Segundo a pesquisadora, os homens são mais vulneráveis à pobreza porque, geralmente, as mulheres sem trabalho e sem aposentadoria nessa faixa etária estão inseridas em arranjos familiares de apoio. Contam com a renda do marido ou têm maior assistência de filhos e outros parentes. Os homens sem trabalho e sem escolaridade nessa faixa etária são responsáveis pela renda da família ou vivem sozinhos.

José Santos Oliveira, de 59 anos, e Carlos dos Santos, 61, têm perfis típicos desse grupo. Moradores de Santa Cruz, na Zona Oeste do Rio, ambos nasceram no interior da Bahia. Migraram já adultos em busca de trabalho, mas as dificuldades para conseguir emprego sempre os acompanharam por causa da pouca instrução.

Oliveira estudou até a sétima série do ensino fundamental. Santos abandou a escola ainda mais cedo, mas pelo mesmo motivo: teve que começar a trabalhar ainda na infância para ajudar a família. No Rio, eles tiveram ocupações como pedreiro, vigilante, porteiro e auxiliar de serviços gerais, mas a maior parte delas sem carteira assinada. Assim, não têm tempo de contribuição suficiente para se aposentar.

Com o avançar dos anos, os obstáculos só aumentaram. O peso da idade, problemas de saúde e o sumiço das vagas com a crise econômica iniciada em 2014 tiraram os dois de vez do mercado. Moram sozinhos, em barracos construídos por eles mesmos em uma comunidade de Santa Cruz e praticamente não têm renda fixa. Oliveira faz bicos como ajudante de pedreiro, cada vez mais raros. Santos junta latas e outros materiais recicláveis pelas ruas para vender. Para comer, muitas vezes contam com doações de vizinhos.

— Se eu pudesse me aposentar e ganhar ao menos um salário mínimo, poderia voltar para a Bahia — sonha Oliveira, que deixou para trás mulher e filhos em Jacobina, onde nasceu, há duas décadas.

4,5 milhões de beneficiários

Santos, que tem problemas de memória e limitações motoras decorrentes de um acidente vascular cerebral, tem sonho mais modesto:

— Queria pelo menos ter dinheiro para comprar pés de galinha, que gosto de comer.

Ambos dizem desconhecer o Benefício de Prestação Continuada (BPC), que tende a ser a saída para quem envelhece na pobreza como eles, sem emprego e sem contribuição mínima para se aposentar. Atualmente, idosos nessa situação em famílias de baixa renda têm direito a um salário mínimo (R$ 998) a partir dos 65 anos, pois se enquadram em uma das categorias que têm direito ao BPC.

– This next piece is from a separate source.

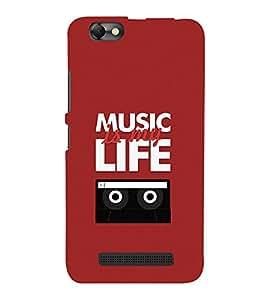 Music Is My Life 3D Hard Polycarbonate Designer Back Case Cover for Lenovo Vibe C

A reforma prevê que o BPC seja antecipado para os 60 anos, o que poderia beneficiar gente como Oliveira e Santos com uma renda fixa mais cedo, mas valor seria menor: R$ 400. Pela proposta enviada pelo governo Bolsonaro ao Congresso, só quando o beneficiário completar 70 anos passará a receber o mínimo. É um dos pontos da reforma que mais têm recebido críticas.
O secretário da Previdência, Rogério Marinho, defende a mudança nas regras do BPC justamente para diferenciá-lo dos benefícios previdenciários, deixando claro para a sociedade o que é assistência (programas que não preveem contrapartida de contribuição por parte do beneficiário) e o que é Previdência (renda obtida na velhice graças a um período de contribuição durante a idade ativa).

Segundo o governo federal, o BPC tinha 4,5 milhões de beneficiários em 2017 (sendo dois milhões de idosos e 2,5 milhões de pessoas com deficiência), o que representa um crescimento de 1.200% em relação aos atendidos em 1996. No mesmo período, o custo anual dessas pensões passou de R$ 172 milhões para R$ 50 bilhões, refletindo o envelhecimento da população do país.

Especialistas alertam que o país precisa investir em políticas públicas como educação e qualificação profissional para promover a inserção social dos “nem-nem” maduros, sob pena de eles continuarem engrossando o número de dependentes do BPC.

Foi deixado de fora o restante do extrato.